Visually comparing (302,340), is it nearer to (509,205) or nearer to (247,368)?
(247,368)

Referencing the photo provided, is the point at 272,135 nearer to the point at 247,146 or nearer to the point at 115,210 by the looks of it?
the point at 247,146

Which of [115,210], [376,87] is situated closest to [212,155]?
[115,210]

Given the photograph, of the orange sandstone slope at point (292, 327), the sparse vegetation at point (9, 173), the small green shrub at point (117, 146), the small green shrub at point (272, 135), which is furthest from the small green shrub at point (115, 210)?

_WHAT YOU NEED TO DO_
Rewrite all of the records above, substituting "closer" for every occurrence of "nearer" and leaving everything else unchanged.

_FINISHED ANSWER_
Visually comparing (302,340), is it closer to (509,205) or closer to (247,368)?
(247,368)

Referencing the photo provided, is the point at 272,135 closer to the point at 247,146 or closer to the point at 115,210 by the looks of it?
the point at 247,146

Which of [115,210], [376,87] is situated closest to [212,155]?
[115,210]

Given the photograph, of the orange sandstone slope at point (292, 327), the sparse vegetation at point (9, 173), the small green shrub at point (117, 146), the small green shrub at point (272, 135), which is furthest from the small green shrub at point (115, 210)?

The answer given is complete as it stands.